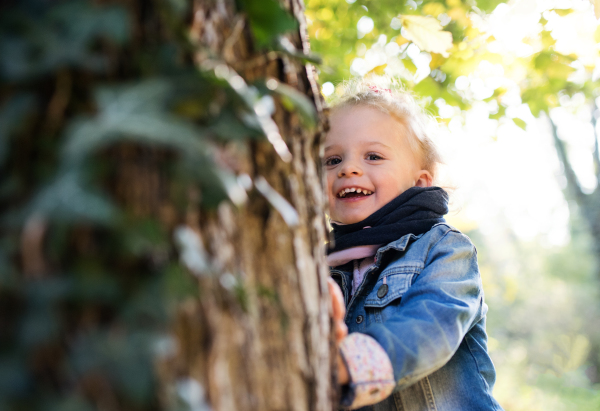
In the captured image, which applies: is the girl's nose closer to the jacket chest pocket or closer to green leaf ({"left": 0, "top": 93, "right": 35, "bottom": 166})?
the jacket chest pocket

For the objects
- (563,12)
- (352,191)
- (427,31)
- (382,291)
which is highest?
(563,12)

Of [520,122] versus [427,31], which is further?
[520,122]

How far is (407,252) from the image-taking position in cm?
160

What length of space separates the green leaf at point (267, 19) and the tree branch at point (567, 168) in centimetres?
1172

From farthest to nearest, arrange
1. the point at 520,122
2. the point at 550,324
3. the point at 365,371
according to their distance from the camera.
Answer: the point at 550,324 → the point at 520,122 → the point at 365,371

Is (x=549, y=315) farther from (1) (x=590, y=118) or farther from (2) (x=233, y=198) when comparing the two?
(2) (x=233, y=198)

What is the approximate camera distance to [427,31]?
1811 millimetres

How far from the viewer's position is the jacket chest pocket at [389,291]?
4.83ft

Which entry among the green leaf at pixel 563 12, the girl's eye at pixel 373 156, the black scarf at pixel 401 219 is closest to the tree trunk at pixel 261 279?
the black scarf at pixel 401 219

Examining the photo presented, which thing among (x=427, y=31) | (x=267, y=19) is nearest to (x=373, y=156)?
(x=427, y=31)

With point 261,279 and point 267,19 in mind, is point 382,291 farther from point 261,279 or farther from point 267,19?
point 267,19

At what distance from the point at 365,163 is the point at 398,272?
61 cm

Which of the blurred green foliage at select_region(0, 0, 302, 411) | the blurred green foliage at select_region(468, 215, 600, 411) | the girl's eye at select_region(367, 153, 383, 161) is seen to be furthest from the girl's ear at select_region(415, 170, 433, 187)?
the blurred green foliage at select_region(468, 215, 600, 411)

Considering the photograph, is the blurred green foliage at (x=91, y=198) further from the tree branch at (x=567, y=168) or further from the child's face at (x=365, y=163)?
the tree branch at (x=567, y=168)
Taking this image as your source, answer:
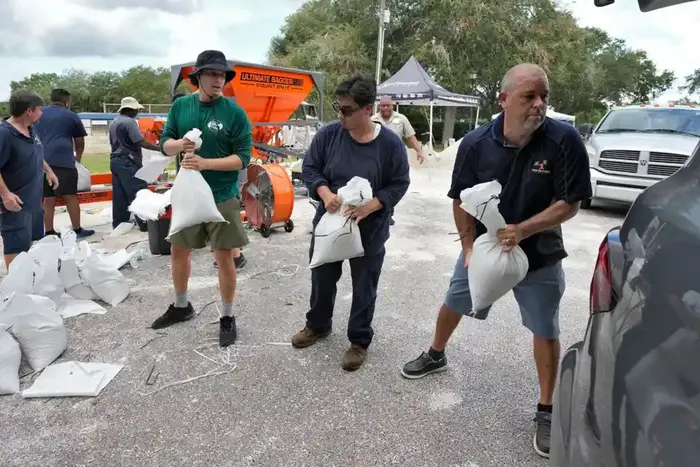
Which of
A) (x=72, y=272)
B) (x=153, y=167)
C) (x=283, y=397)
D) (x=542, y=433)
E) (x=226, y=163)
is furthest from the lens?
(x=72, y=272)

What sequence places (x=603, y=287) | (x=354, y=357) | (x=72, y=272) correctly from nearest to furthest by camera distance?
(x=603, y=287)
(x=354, y=357)
(x=72, y=272)

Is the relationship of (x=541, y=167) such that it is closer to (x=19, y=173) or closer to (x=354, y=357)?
(x=354, y=357)

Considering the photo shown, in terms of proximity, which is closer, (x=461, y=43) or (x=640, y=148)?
(x=640, y=148)

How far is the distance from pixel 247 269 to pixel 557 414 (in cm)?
400

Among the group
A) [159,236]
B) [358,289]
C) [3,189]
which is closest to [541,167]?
[358,289]

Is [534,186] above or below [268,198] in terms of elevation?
above

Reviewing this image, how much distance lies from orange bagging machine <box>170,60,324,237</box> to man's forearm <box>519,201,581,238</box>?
13.4 ft

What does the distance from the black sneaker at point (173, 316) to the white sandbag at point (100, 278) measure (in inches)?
23.2

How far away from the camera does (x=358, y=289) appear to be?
317 centimetres

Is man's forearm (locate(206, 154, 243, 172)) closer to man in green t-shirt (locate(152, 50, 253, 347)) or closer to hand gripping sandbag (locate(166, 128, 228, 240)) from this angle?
man in green t-shirt (locate(152, 50, 253, 347))

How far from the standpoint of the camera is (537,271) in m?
2.40

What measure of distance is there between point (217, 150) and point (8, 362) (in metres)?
1.75

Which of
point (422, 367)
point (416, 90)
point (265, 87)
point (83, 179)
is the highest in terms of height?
point (416, 90)

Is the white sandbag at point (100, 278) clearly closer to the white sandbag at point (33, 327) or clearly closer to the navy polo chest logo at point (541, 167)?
the white sandbag at point (33, 327)
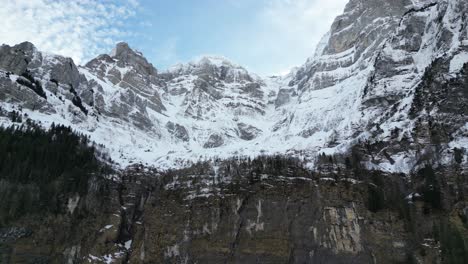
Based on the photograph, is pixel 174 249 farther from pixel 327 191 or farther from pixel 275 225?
pixel 327 191

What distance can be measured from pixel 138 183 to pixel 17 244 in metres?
30.1

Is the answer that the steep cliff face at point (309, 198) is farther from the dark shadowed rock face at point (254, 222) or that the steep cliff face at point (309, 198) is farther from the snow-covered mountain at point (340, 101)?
the snow-covered mountain at point (340, 101)

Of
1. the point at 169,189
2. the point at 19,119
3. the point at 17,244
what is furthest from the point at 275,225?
the point at 19,119

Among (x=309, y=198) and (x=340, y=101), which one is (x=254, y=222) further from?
(x=340, y=101)

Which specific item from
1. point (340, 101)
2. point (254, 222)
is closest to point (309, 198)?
point (254, 222)

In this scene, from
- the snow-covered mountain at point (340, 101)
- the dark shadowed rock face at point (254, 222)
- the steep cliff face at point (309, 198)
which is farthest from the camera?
the snow-covered mountain at point (340, 101)

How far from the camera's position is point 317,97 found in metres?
181

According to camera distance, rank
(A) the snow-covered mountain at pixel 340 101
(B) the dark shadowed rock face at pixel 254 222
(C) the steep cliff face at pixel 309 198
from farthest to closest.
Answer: (A) the snow-covered mountain at pixel 340 101, (C) the steep cliff face at pixel 309 198, (B) the dark shadowed rock face at pixel 254 222

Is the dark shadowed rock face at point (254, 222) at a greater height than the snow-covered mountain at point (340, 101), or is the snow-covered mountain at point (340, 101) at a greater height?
the snow-covered mountain at point (340, 101)

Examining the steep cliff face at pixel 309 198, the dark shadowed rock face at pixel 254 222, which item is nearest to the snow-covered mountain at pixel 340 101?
the steep cliff face at pixel 309 198

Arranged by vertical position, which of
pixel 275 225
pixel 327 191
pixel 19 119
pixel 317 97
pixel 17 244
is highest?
pixel 317 97

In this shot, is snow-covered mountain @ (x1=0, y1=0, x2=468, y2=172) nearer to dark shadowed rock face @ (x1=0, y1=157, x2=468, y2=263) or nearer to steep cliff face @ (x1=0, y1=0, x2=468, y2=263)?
steep cliff face @ (x1=0, y1=0, x2=468, y2=263)

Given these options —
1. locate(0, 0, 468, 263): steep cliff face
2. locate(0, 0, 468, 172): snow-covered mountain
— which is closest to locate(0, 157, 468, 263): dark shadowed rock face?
locate(0, 0, 468, 263): steep cliff face

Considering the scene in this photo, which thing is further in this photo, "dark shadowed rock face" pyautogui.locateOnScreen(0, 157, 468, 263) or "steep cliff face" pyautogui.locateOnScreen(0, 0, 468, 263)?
"steep cliff face" pyautogui.locateOnScreen(0, 0, 468, 263)
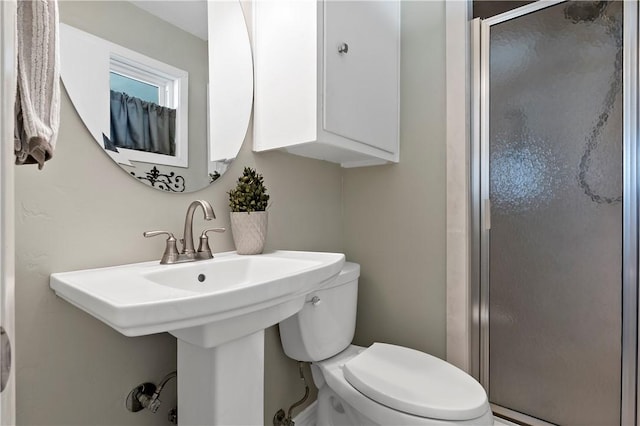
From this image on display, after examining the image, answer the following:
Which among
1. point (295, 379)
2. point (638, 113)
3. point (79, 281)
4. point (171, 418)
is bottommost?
point (295, 379)

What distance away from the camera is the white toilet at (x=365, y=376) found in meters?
1.01

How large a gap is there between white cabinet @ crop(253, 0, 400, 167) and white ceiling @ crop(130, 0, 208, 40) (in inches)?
8.6

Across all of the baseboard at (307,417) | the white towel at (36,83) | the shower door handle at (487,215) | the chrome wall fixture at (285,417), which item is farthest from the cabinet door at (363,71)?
the baseboard at (307,417)

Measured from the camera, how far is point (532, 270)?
55.0 inches

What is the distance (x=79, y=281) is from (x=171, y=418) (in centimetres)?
54

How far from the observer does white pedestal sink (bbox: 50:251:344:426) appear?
0.56m

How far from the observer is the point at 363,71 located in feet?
4.44

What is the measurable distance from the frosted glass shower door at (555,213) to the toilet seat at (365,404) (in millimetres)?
526

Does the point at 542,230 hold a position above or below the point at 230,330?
above

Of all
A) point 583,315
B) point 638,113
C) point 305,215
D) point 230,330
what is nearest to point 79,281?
point 230,330

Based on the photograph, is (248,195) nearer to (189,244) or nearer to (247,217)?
(247,217)

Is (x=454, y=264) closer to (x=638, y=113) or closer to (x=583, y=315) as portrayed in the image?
(x=583, y=315)

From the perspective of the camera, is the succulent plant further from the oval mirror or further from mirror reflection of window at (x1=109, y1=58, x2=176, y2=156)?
mirror reflection of window at (x1=109, y1=58, x2=176, y2=156)

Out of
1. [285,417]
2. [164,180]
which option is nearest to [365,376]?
[285,417]
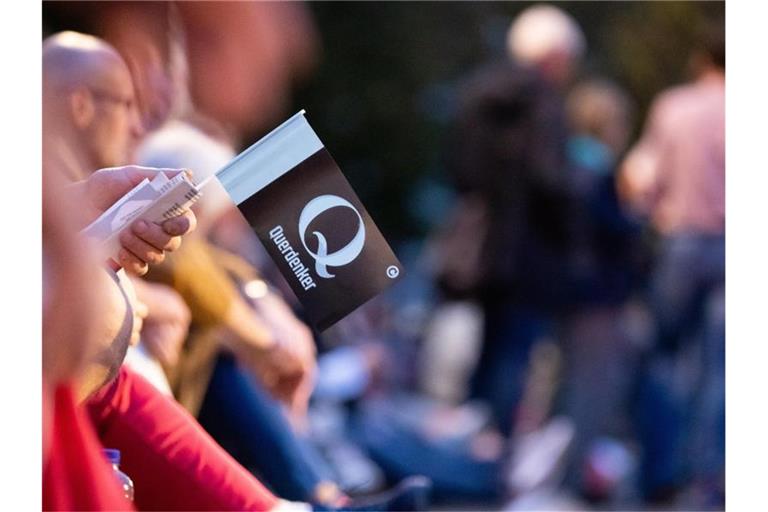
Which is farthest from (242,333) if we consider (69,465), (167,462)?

▶ To be done:
Please output the material from its start up to and including the line containing "Answer: the point" as a Markdown table with the columns Row and Line. Give each line its own numbered row, and leave out blank lines and the pictures.

▶ Task response:
| Row | Line |
|---|---|
| 1 | In the captured image, which applies: is the girl's nose closer to the jacket chest pocket or closer to green leaf ({"left": 0, "top": 93, "right": 35, "bottom": 166})? |
| 2 | the jacket chest pocket |
| 3 | For the objects |
| 4 | - (563,12) |
| 5 | - (352,191) |
| 6 | - (427,31) |
| 7 | - (382,291) |
| 8 | which is highest? |
| 9 | (563,12) |
| 10 | Of [520,122] versus [427,31], which is further? |
| 11 | [520,122] |
| 12 | How far is (407,252) from the image-taking position in cm? |
| 13 | 160 |
| 14 | What length of space separates the green leaf at point (267, 19) and the tree branch at point (567, 168) in centimetres? |
| 15 | 1172 |
| 16 | From farthest to nearest, arrange |
| 17 | 1. the point at 520,122 |
| 18 | 2. the point at 550,324 |
| 19 | 3. the point at 365,371 |
| 20 | according to their distance from the camera. |
| 21 | Answer: the point at 550,324 → the point at 520,122 → the point at 365,371 |